HTC To Pay Royalties To Microsoft For Android Patent Infringements

Guess what? Starting today, Microsoft will "receive royalties from HTC." We know you're probably eying that statement and assuming something is mistyped, but in fact, that's a direct quote from a new Microsoft press release. As the story goes, Microsoft actually decided recently that Google's Android operating system infringed on some of their patents, and obviously, that just wasn't going to fly.

Somewhat quietly, the company has seemingly informed HTC of the news, and rather than entering into a bloody court battle that would almost certainly end with Microsoft at the victory table, HTC has decided to simply agree to terms and start paying up. As you know, HTC is one of the world's most prominent phone makers to use Android, and reports have stated that the company is in talks with several other firms who deal in Android. It just so happens that HTC decided to fold their hand first.

Interestingly, Microsoft is being very low-key about what this new patent agreement entails. We're told that it "provides broad coverage under Microsoft's patent portfolio for HTC's mobile phones running the Android mobile platform," but outside of that, only the companies being questioned by Microsoft's lawyers really know. It's a little crazy that Microsoft is able to extract royalties from more than just Google; even though it's the software that's to blame, it seems that any hardware maker selling a phone with Android is also being asked to pony up.

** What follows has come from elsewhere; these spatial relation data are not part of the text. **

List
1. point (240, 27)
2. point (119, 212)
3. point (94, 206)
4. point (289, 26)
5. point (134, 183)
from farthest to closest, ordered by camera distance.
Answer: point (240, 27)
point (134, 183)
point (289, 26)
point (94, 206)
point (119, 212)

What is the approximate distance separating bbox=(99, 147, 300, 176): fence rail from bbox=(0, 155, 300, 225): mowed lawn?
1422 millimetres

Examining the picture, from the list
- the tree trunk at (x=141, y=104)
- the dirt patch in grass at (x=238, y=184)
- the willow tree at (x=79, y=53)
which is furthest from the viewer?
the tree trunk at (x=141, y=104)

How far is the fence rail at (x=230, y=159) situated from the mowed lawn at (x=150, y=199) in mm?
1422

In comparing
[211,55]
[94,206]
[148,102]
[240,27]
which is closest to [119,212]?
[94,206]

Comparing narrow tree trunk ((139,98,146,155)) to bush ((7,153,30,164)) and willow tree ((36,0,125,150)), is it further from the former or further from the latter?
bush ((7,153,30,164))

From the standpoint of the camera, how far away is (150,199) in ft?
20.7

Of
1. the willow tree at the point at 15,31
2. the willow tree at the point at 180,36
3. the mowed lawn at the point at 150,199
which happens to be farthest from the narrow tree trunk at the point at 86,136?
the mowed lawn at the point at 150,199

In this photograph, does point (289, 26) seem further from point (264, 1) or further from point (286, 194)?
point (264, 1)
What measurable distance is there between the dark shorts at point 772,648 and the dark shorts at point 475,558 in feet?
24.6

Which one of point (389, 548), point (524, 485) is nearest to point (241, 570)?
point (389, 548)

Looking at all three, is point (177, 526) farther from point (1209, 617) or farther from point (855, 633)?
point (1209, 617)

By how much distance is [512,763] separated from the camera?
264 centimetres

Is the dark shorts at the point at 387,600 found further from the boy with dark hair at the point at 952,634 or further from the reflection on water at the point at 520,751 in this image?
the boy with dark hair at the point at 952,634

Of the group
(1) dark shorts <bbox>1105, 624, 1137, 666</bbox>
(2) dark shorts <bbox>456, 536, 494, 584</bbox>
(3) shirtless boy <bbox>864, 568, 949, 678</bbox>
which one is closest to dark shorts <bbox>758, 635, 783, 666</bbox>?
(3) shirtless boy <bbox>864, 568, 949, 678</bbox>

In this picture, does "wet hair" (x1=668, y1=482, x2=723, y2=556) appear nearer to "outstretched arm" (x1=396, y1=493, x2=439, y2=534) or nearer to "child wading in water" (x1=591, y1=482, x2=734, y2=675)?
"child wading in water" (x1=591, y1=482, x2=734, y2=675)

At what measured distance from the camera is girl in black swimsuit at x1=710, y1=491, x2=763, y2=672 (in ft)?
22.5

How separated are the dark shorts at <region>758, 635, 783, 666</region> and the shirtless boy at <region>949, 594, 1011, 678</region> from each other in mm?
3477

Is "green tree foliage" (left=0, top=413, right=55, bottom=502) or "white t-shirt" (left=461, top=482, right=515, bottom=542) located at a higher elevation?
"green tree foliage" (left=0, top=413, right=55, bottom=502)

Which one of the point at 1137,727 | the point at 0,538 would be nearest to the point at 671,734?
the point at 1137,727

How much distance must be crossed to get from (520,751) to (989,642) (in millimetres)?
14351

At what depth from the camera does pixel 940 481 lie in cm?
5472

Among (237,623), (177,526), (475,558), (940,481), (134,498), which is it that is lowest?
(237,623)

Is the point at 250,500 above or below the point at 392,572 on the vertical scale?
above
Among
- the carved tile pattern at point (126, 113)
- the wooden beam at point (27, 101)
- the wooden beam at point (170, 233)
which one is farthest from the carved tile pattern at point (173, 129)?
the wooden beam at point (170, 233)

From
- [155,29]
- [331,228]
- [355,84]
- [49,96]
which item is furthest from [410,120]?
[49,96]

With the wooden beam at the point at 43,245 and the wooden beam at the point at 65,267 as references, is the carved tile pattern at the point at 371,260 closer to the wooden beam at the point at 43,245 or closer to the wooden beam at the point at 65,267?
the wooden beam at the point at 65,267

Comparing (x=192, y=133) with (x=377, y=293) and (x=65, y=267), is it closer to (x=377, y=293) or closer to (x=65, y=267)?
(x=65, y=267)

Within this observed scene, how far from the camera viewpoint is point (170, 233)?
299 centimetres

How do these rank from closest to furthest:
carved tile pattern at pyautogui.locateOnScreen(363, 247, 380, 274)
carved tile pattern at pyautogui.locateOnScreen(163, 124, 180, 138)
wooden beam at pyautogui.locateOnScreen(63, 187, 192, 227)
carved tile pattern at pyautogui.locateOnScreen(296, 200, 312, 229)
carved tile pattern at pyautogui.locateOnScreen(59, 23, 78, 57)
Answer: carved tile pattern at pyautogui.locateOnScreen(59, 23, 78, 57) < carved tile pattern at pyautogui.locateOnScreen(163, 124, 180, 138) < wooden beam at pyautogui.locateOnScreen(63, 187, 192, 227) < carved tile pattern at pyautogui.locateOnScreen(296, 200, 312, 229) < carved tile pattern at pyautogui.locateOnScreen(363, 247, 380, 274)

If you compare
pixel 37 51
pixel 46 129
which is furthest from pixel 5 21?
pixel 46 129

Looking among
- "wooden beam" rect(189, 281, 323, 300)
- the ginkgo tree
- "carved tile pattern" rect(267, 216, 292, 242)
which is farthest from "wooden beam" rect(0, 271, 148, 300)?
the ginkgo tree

Horacio Gutierrez, corporate vice president and deputy general counsel of Intellectual Property and Licensing at Microsoft, had this to say: "HTC and Microsoft have a long history of technical and commercial collaboration, and today's agreement is an example of how industry leaders can reach commercial arrangements that address intellectual property. We are pleased to continue our collaboration with HTC."

So, now Microsoft will be making money off of Windows Phone 7 and Android? Must be a nice position to be in. Now, if only they could find that iPhone OS was infringing as well, they'd really hit the jackpot.